== Material to process ==

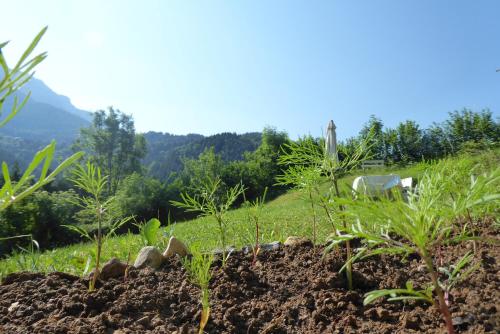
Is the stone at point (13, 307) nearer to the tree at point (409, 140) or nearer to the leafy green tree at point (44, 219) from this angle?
the leafy green tree at point (44, 219)

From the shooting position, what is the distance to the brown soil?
97 cm

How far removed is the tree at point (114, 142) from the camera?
43312 millimetres

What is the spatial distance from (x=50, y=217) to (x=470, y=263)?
15688 millimetres

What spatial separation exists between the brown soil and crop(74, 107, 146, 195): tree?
44310 mm

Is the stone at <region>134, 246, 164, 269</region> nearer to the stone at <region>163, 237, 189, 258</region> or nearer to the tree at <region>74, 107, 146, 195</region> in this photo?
the stone at <region>163, 237, 189, 258</region>

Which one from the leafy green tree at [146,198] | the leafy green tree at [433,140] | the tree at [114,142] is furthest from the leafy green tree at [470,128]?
the tree at [114,142]

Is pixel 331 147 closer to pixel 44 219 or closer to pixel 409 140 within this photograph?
pixel 44 219

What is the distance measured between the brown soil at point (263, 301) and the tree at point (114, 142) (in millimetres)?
44310

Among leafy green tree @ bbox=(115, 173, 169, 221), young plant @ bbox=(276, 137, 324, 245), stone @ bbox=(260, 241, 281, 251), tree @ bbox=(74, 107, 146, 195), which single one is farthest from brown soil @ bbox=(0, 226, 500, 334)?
tree @ bbox=(74, 107, 146, 195)

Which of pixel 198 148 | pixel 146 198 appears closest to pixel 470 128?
pixel 146 198

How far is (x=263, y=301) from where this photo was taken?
1240 millimetres

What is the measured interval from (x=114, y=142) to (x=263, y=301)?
1864 inches

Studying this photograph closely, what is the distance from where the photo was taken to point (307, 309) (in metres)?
1.13

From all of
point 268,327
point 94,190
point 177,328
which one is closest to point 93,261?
point 94,190
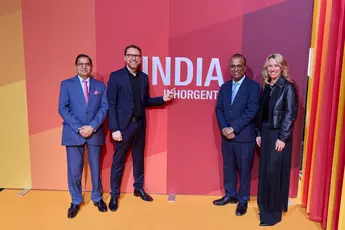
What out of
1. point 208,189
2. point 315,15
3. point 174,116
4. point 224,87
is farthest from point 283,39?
point 208,189

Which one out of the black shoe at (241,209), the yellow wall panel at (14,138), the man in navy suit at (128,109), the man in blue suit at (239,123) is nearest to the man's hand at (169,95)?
the man in navy suit at (128,109)

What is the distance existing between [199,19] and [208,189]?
2.11 metres

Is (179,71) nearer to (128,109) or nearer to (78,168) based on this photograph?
(128,109)

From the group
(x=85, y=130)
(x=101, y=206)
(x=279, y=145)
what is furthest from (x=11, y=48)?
(x=279, y=145)

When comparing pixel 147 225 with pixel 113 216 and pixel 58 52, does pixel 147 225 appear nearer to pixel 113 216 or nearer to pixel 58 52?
pixel 113 216

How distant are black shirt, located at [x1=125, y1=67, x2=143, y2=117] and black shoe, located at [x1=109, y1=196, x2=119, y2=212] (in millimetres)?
1020

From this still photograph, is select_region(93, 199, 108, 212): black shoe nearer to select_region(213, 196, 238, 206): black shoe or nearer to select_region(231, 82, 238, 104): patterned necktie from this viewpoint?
select_region(213, 196, 238, 206): black shoe

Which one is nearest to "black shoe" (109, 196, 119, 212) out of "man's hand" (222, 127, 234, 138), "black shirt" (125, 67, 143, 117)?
"black shirt" (125, 67, 143, 117)

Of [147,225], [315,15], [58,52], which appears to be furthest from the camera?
[58,52]

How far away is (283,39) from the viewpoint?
3.83m

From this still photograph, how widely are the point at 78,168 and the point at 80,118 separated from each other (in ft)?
1.84

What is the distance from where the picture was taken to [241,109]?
3.66m

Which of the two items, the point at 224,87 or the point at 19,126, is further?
the point at 19,126

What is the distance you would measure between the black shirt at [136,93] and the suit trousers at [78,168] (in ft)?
1.91
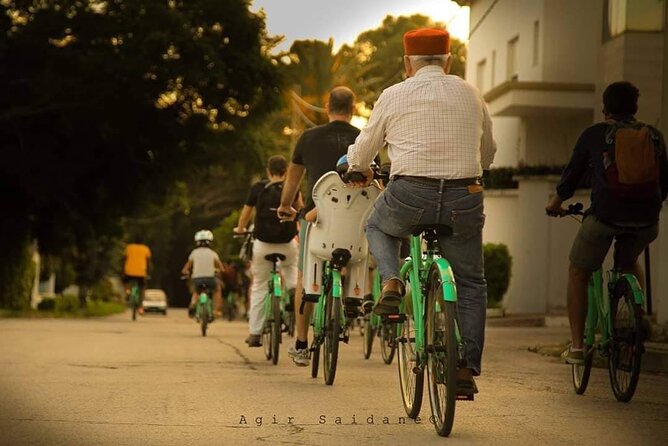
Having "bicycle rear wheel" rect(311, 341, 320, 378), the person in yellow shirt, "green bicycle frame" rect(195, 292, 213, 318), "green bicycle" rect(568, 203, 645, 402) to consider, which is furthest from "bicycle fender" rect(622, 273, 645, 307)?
the person in yellow shirt

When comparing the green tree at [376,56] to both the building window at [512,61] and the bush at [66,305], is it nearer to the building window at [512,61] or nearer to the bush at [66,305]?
the bush at [66,305]

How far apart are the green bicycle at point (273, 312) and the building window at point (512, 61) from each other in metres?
16.2

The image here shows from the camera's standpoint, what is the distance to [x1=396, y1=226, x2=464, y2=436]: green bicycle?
6.89m

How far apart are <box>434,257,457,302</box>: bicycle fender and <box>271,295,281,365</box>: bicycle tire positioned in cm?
537

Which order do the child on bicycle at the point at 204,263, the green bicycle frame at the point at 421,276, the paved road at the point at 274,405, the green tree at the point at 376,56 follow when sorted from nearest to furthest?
1. the green bicycle frame at the point at 421,276
2. the paved road at the point at 274,405
3. the child on bicycle at the point at 204,263
4. the green tree at the point at 376,56

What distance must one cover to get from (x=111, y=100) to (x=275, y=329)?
21.4m

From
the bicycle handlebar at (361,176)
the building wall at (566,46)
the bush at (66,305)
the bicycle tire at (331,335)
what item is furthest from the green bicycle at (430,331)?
the bush at (66,305)

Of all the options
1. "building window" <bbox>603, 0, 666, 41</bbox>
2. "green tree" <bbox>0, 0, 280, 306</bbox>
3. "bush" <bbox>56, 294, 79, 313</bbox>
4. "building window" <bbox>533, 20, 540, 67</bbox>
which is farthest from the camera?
"bush" <bbox>56, 294, 79, 313</bbox>

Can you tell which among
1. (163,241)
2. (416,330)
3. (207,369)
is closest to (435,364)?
(416,330)

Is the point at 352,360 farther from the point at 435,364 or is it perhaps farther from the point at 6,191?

===

• [What you have to do] Write out the full listing verbatim, excluding its pictures.

• [Solution to this task]
Is the stone at point (13, 307) nearer to the tree at point (409, 140) or nearer to the leafy green tree at point (44, 219) from this angle?
the leafy green tree at point (44, 219)

From the shooting position, what is the distance to the brown soil?
97 cm

How far removed is the tree at point (114, 142) from the camera?
43312 millimetres

What is the spatial distance from (x=50, y=217) to (x=470, y=263)?
15688 millimetres

What spatial separation exists between the brown soil and crop(74, 107, 146, 195): tree?
44310 mm

Is the stone at <region>134, 246, 164, 269</region> nearer to the stone at <region>163, 237, 189, 258</region> or nearer to the tree at <region>74, 107, 146, 195</region> in this photo?
the stone at <region>163, 237, 189, 258</region>

Which one from the leafy green tree at [146,198] | the leafy green tree at [433,140] | the tree at [114,142] is furthest from the leafy green tree at [470,128]?
the tree at [114,142]

Is pixel 331 147 closer to pixel 44 219 or closer to pixel 409 140 within this photograph?
pixel 44 219

What is the distance measured between the brown soil at point (263, 301) and the tree at point (114, 142) (in millimetres)?
44310

Among leafy green tree @ bbox=(115, 173, 169, 221), young plant @ bbox=(276, 137, 324, 245), stone @ bbox=(260, 241, 281, 251), tree @ bbox=(74, 107, 146, 195), which single one is farthest from brown soil @ bbox=(0, 226, 500, 334)?
tree @ bbox=(74, 107, 146, 195)

Which of pixel 198 148 | pixel 146 198 appears closest to pixel 470 128?
pixel 146 198

How far is (x=263, y=301) from where this photo was taken?
1240 millimetres

What is the measured interval from (x=114, y=142) to (x=263, y=301)?
1864 inches

Studying this photograph closely, what is the distance from where the photo was taken to point (307, 309) (in metres)?
1.13

From all of
point 268,327
point 94,190
point 177,328
which one is closest to point 93,261?
point 94,190
What out of
1. point 208,189
2. point 315,15
3. point 174,116
4. point 224,87
is farthest from point 283,39?
point 208,189

Which one out of the black shoe at (241,209), the yellow wall panel at (14,138), the man in navy suit at (128,109), the man in blue suit at (239,123) is nearest to the man's hand at (169,95)?
the man in navy suit at (128,109)

What is the distance existing between [199,19] and [208,189]?
2.11 metres

Is (179,71) nearer to (128,109) or nearer to (78,168) based on this photograph?
(128,109)

From the group
(x=85, y=130)
(x=101, y=206)
(x=279, y=145)
what is furthest from (x=11, y=48)?
(x=279, y=145)

When comparing pixel 147 225 with pixel 113 216 and pixel 58 52, does pixel 147 225 appear nearer to pixel 113 216 or nearer to pixel 58 52?
pixel 113 216

How distant are black shirt, located at [x1=125, y1=67, x2=143, y2=117] and black shoe, located at [x1=109, y1=196, x2=119, y2=212] (in millimetres)?
1020

From this still photograph, is select_region(93, 199, 108, 212): black shoe nearer to select_region(213, 196, 238, 206): black shoe or nearer to select_region(231, 82, 238, 104): patterned necktie from this viewpoint?
select_region(213, 196, 238, 206): black shoe

Which one is nearest to "black shoe" (109, 196, 119, 212) out of "man's hand" (222, 127, 234, 138), "black shirt" (125, 67, 143, 117)?
"black shirt" (125, 67, 143, 117)

Of [147,225], [315,15], [58,52], which appears to be furthest from the camera?
[58,52]

How far away is (283,39) from the viewpoint?
3.83m

From this still photograph, how widely are the point at 78,168 and the point at 80,118 separated from each other (in ft)?
1.84

What is the distance from where the picture was taken to [241,109]?
3.66m

Which of the two items, the point at 224,87 or the point at 19,126, is further?
the point at 19,126

What is the distance you would measure between the black shirt at [136,93] and the suit trousers at [78,168] (in ft)?
1.91
Having "bicycle rear wheel" rect(311, 341, 320, 378), the person in yellow shirt, "green bicycle frame" rect(195, 292, 213, 318), "green bicycle" rect(568, 203, 645, 402) to consider, which is furthest from "bicycle fender" rect(622, 273, 645, 307)?
the person in yellow shirt

When comparing the green tree at [376,56] to both the building window at [512,61] and the bush at [66,305], is it nearer to the building window at [512,61] or nearer to the bush at [66,305]?
the bush at [66,305]

How far apart are the green bicycle at point (273, 312) and the building window at point (512, 61) from each other in metres?
16.2

The image here shows from the camera's standpoint, what is the distance to [x1=396, y1=226, x2=464, y2=436]: green bicycle?
6.89m

How far apart are <box>434,257,457,302</box>: bicycle fender and <box>271,295,281,365</box>: bicycle tire positioned in cm?
537

Which order do the child on bicycle at the point at 204,263, the green bicycle frame at the point at 421,276, the paved road at the point at 274,405, the green tree at the point at 376,56 follow when sorted from nearest to furthest?
1. the green bicycle frame at the point at 421,276
2. the paved road at the point at 274,405
3. the child on bicycle at the point at 204,263
4. the green tree at the point at 376,56

What distance must one cover to get from (x=111, y=100) to (x=275, y=329)?
21.4m

From
the bicycle handlebar at (361,176)
the building wall at (566,46)
the bush at (66,305)
the bicycle tire at (331,335)
what item is furthest from the green bicycle at (430,331)?
the bush at (66,305)

Of all the options
1. "building window" <bbox>603, 0, 666, 41</bbox>
2. "green tree" <bbox>0, 0, 280, 306</bbox>
3. "bush" <bbox>56, 294, 79, 313</bbox>
4. "building window" <bbox>533, 20, 540, 67</bbox>
which is farthest from the camera?
"bush" <bbox>56, 294, 79, 313</bbox>

Can you tell which among
1. (163,241)
2. (416,330)
3. (207,369)
is closest to (435,364)?
(416,330)

Is the point at 352,360 farther from the point at 435,364 or is it perhaps farther from the point at 6,191?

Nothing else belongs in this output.